— TEXT —
= Beginning of Section =

Forward Orthogonal Search by Maximizing the Overall Dependency

The FOS-MOD algorithm (Wei and Billings 2007) is an unsupervised algorithm that selects a desired number of features in a forward manner by ranking the features using the squared correlation coefficient and sequential orthogonalization.

do.fosmod(X, ndim = 2, ...)

Arguments

X

an \((n\times p)\) matrix or data frame whose rows are observations and columns represent independent variables.

ndim

an integer-valued target dimension (default: 2).

...

extra parameters including

preprocess: an additional option for preprocessing the data. See also aux.preprocess for more details (default: "center").

Value

a named Rdimtools S3 object containing

Y: an \((n\times ndim)\) matrix whose rows are embedded observations.
featidx: a length-\(ndim\) vector of indices with highest scores.
projection: a \((p\times ndim)\) whose columns are basis for projection.
trfinfo: a list containing information for out-of-sample prediction.
algorithm: name of the algorithm.

References

Wei H, Billings S (2007). “Feature Subset Selection and Ranking for Data Dimensionality Reduction.” IEEE Transactions on Pattern Analysis and Machine Intelligence, 29(1), 162--166. ISSN 0162-8828.

Examples

# \donttest{
## use iris data
## it is known that feature 3 and 4 are more important.
data(iris)

= End of Section =

— REQUIRED ACTION —
Can you reproduce, word for word, the passage of the FOS-MOD page above starting at "trfinfo: a list" and ending at "162--166. ISSN 0162-8828."?

— DATA PROVIDED —
= Beginning of Section =

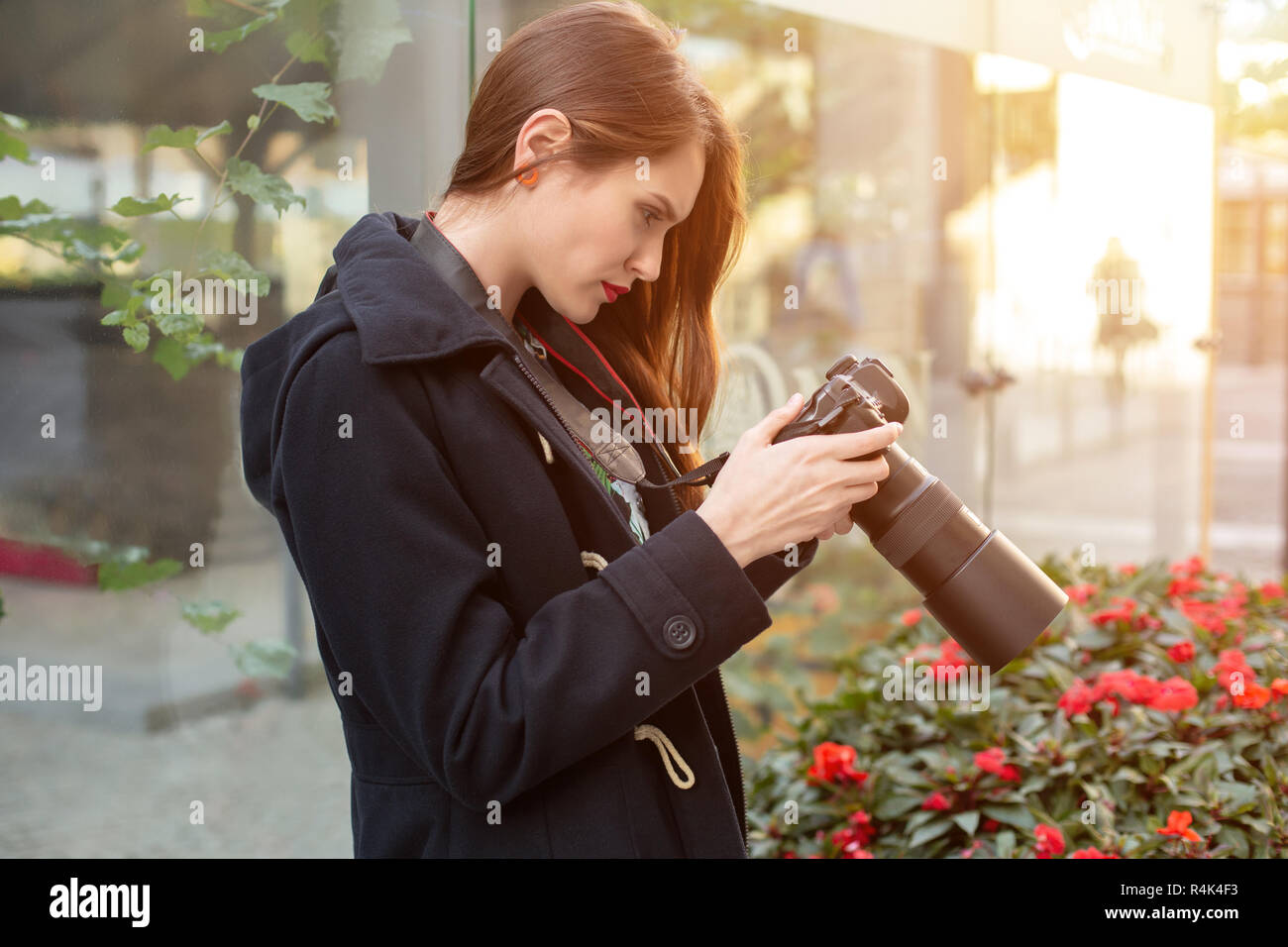 Retrato De Mujer Profesional Fot Grafo En La Calle Fotografiando En Una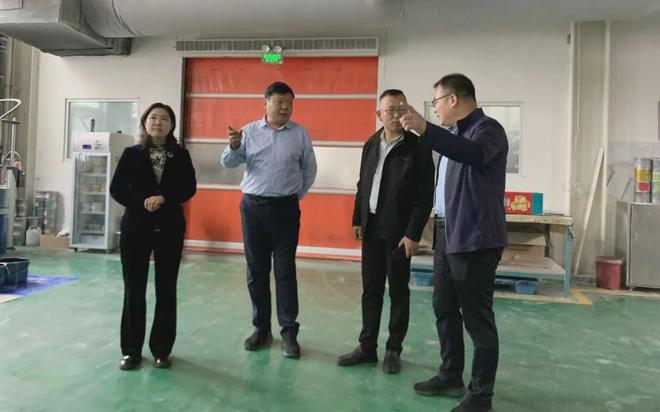 九游体育：东光县纸箱包装机械联合会组团参观郑州市印刷包装企业(图4)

= End of Section =

— WRITTEN REPLY —
trfinfo: a list containing information for out-of-sample prediction.
algorithm: name of the algorithm.

References

Wei H, Billings S (2007). “Feature Subset Selection and Ranking for Data Dimensionality Reduction.” IEEE Transactions on Pattern Analysis and Machine Intelligence, 29(1), 162--166. ISSN 0162-8828.